Este livro, publicado no Rio em
1914, é a última obra de Farias Brito, que faleceu em começo de 1917.

Em A Base Física do Espírito ele tinha examinado as
várias escolas psicológicas chegando à conclusão que nenhuma delas
respondia
â exigência de uma psicologia filosófica e completa. Seu conceito de
"Psicologia transcendente" preparara o caminho para uma mais profunda
indagação metafísica que ele efetua em O Mundo Interior, propondo-se
a construir a filosofia do espírito no seu mais amplo significado e no
seu sentido
mais profundo.

O
espírito para ele é "a energia que sente e conhece e se manifesta a nós
mesmos como consciência, e é capaz de sentir, pensar e agir". É portanto
princípio vivo de ação e força criadora, objeto de ciência.
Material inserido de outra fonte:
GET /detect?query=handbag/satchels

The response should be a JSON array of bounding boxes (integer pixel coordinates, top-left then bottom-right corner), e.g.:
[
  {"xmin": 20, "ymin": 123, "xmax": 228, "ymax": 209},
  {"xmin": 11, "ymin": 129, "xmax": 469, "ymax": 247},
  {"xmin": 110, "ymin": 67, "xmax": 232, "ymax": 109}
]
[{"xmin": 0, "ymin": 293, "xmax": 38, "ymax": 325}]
Esta ciência do
espírito existe e tem seu objeto próprio, seus princípios, seu método.

A
Psicologia identifica-se assim com a Filosofia, ela é uma ciência intuitiva e
concreta; uma espécie de visão interior consubstancial ao sujeito e por isso
além de ser conhecimento é também energia e vida.

Também a Arte tem sua afinidade com a Psicologia, e portanto
com. a Filosofia, ela é de fato essencialmente humana, ou melhor,
essencialmente espiritual.

A Psicologia é a visão consciente, a Arte é como uma visão
inconsciente mas profética da nossa própria realidade.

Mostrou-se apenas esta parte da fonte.